Alguns passeios são óbvios. Outros, nos fazem coçar a cabeça em desassossego.

No Japão, esse é o caso do santuário Yasukuni.

1200px-Yasukuni_Shrine_201005.jpg

Trata-se de um templo dedicado aos heróis militares que morreram em nome do Japão.

Até aí, nada demais. O problema é que, entre os “homenageados” estão 14 criminosos de guerra classe A, incluindo Hideki Tojo, primeiro ministro fascista que liderou o país durante a segunda guerra.

Para entender o quão chocante isso é, imagine um monumento aos heróis da Alemanha em Berlim, com Hitler e Himmler entre os imortais consagrados.

Yasukuni é uma polêmica a céu aberto, que virá e mexe azeda a relação do Japão com seus vizinhos. Cada visita que o santuário recebe de um primeiro ministro (e acredite, foram mais de uma) é um incidente diplomático.

As objeções vêm sobretudo de chineses e coreanos, que dizem que o monumento esconde as pavorosas atrocidades que os japoneses cometeram contra seus povos. É fácil  simpatizar: a China foi o país com o segundo maior número de mortos de toda a guerra, atrás apenas da União Soviética.

Não é exatamente um passeio good vibe, muito menos um ponto turístico no topo da lista de qualquer guia. Entretanto, como historiador, senti que era meu dever enxergar esse monumento com meus próprios olhos.

O que encontrei foi de arrepiar, mas também foi fascinante.

A primeira coisa que chama a atenção, ao chegar da estação Ichigaya do metrô, é seu tamanho. Yasukuni não é apenas um santuário, mas um complexo que inclui até mesmo um teatro noh.  Mesmo visitando num dia de chuva, seus portões são uma visão de peso.

Não mentiria se dissesse que foi o templo mais imponente com que cruzei no Japão. E olha que não foram poucos.

Mais importante (e  controverso) é o museu militar Yushukan, que faz parte do complexo. Sua coleção possui legendas em inglês, mas não se engane: você não verá muitos ocidentais no passeio. Ao explorar as galerias, não é difícil entender o porquê.

O museu possui uma exibição sobre os primórdios da guerra no Japão, da antiguidade até o período Edo (1603-1868). A maior parte da sua exposição, contudo, diz respeito à modernização do Japão – e sua escalada como potência global no século XX.

À primeira vista, há muito mesmo do que se orgulhar.
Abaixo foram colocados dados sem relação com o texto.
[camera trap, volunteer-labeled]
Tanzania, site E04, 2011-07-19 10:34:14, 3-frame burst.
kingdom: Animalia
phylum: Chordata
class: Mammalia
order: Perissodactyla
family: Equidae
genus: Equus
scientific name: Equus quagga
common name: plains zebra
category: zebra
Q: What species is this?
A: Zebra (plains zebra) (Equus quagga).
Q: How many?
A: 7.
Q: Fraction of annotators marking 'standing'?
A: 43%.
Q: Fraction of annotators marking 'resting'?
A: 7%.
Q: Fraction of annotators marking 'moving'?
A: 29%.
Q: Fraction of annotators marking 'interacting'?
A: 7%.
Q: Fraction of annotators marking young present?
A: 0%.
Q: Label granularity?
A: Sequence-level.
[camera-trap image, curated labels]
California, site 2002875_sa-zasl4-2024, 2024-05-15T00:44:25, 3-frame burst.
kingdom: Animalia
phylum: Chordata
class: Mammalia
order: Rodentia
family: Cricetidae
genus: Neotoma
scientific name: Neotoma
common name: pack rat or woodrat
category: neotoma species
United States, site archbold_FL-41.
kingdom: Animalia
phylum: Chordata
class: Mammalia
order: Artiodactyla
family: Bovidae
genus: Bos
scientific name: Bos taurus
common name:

Em 1900 afinal de contas, um outrora primitivo Japão marchava lado a lado com as potências ocidentais. Em 1905, tornou-se a primeira nação não-ocidental a derrotar um império europeu. Em 1941, sua marinha era uma das mais formidáveis e modernas do mundo.

Suisei yasukuni.jpg

Planador suicida Ohka e dive-bomber Suisei, em exposição no museu Yushukan

O que a exposição não fala (mas deixa subentendido) é que a cruzada do Japão contra o “imperialismo ocidental” fora feita na tentativa de imitá-lo. E que sua visão de “prosperidade asiática” implicou em um dos regimes mais sanguinários da história da humanidade.

A invasão japonesa da China, que ocupa boa parte da exibição, é mascarada como uma série de “incidentes” entre tropas japoneses e insurgentes chineses – os últimos, obviamente, sempre os agressores.

Suas explicações vão do patético (ao dizer que o Chi Ha era um tanque de respeito) ao humilhante (ao implicar que os civis massacrados no Estupro de Nanquim eram soldados chineses disfarçados).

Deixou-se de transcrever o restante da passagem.